● **Required task A**: According to the LCM article, which Python version added the math.lcm builtin?
● **Required task B**: List the three methods for finding the LCM of two numbers that the LCM article names.

● **Text to read**:
○ ○ ○ ○ ○

LCM of Two Numbers in Python: 3 Methods Explained

LCM of two numbers is the smallest positive integer divisible by both, and placement aptitude tests in India test it in two ways: as a maths problem and as a Python implementation question.

Three methods cover every scenario. The brute-force loop is the easiest to understand. The GCD-based formula is the one placement coding rounds expect. The math.lcm builtin, added in Python 3.9, is the cleanest option when you are writing real code rather than demonstrating algorithmic reasoning.

What LCM Is and How It Connects to GCD

The least common multiple of two positive integers a and b is the smallest positive integer that both a and b divide without remainder.

A few concrete cases before the formula:

• LCM(4, 6) = 12. Multiples of 4: 4, 8, 12. Multiples of 6: 6, 12. First overlap: 12.
• LCM(6, 9) = 18. Multiples of 6: 6, 12, 18. Multiples of 9: 9, 18. First overlap: 18.
• LCM(7, 11) = 77. Both are prime with no common factor, so their LCM is their product.

The relationship between LCM and GCD (Greatest Common Divisor) follows from prime factorisation. For every prime p appearing in a or b with exponent alpha in a and exponent beta in b:

• The LCM takes the higher exponent: max(alpha, beta)
• The GCD takes the lower exponent: min(alpha, beta)
• max(alpha, beta) + min(alpha, beta) = alpha + beta

This means LCM(a, b) times GCD(a, b) equals a times b, which rearranges to:

LCM(a, b) = (a * b) / GCD(a, b)

Python exposes GCD computation via math.gcd from the standard math module, available since Python 3.5. That one function is the key to the efficient implementation below.

One terminology note: GCD is also called HCF (Highest Common Factor) in Indian school syllabi and placement aptitude papers. Both terms refer to the same value.

Method 1: Brute-Force Multiple Search

The simplest approach: start from max(a, b) and increment by 1 each step until you find a number divisible by both inputs.

def lcm_brute(a, b):
    candidate = max(a, b)
    while True:
        if candidate % a == 0 and candidate % b == 0:
            return candidate
        candidate += 1

What happens in practice:

• For lcm_brute(12, 18), the loop starts at 18 and reaches 36 after 19 iterations.
• For lcm_brute(7, 11), the loop starts at 11 and needs 67 iterations to reach 77.
• For two large primes with no common factor, the loop runs for their full product minus the larger value in iterations.

The practical limits of this approach:

• Time complexity is O(LCM(a, b) / max(a, b)), which degrades badly when inputs share no common factors.
• For inputs above 100,000 in a timed coding round, the loop will typically time out on standard online judges.
• Use it only when you need to explain the concept clearly or when inputs are guaranteed small.

Method 2: GCD-Based Formula (The Efficient Approach)

○ ○ ○ ○ ○

[Scene-based reasoning records]
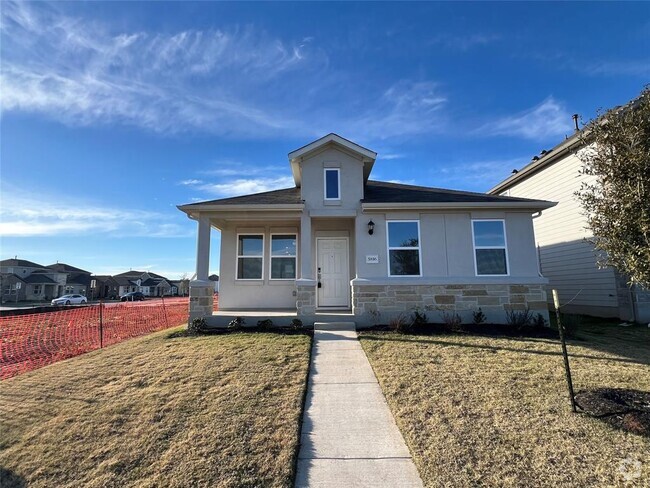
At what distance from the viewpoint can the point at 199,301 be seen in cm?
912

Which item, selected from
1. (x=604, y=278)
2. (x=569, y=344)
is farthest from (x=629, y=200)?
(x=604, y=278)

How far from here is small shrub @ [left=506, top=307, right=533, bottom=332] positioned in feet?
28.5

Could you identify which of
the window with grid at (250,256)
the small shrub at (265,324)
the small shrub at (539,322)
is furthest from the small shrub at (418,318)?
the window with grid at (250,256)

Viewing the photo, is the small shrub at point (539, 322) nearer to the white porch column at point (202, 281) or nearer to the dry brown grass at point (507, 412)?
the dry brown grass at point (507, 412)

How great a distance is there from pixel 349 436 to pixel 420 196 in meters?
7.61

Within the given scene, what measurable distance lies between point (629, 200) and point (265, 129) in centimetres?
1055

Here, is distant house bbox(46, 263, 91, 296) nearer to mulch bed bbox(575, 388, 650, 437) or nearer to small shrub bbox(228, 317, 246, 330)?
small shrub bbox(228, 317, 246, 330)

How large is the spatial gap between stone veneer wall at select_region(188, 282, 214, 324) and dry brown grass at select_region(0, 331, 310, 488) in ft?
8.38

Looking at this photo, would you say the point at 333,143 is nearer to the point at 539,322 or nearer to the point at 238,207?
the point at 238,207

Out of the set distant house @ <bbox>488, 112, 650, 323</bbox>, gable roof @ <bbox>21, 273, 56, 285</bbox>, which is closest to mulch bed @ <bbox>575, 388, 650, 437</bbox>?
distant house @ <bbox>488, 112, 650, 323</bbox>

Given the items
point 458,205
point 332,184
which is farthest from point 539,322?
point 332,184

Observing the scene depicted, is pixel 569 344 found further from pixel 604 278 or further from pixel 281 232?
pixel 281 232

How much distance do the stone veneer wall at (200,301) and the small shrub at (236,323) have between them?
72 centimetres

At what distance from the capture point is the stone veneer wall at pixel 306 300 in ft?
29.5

○ ○ ○ ○ ○

● **Final result A**: Python 3.9

● **Final result B**: The brute-force loop, the GCD-based formula, and the math.lcm builtin.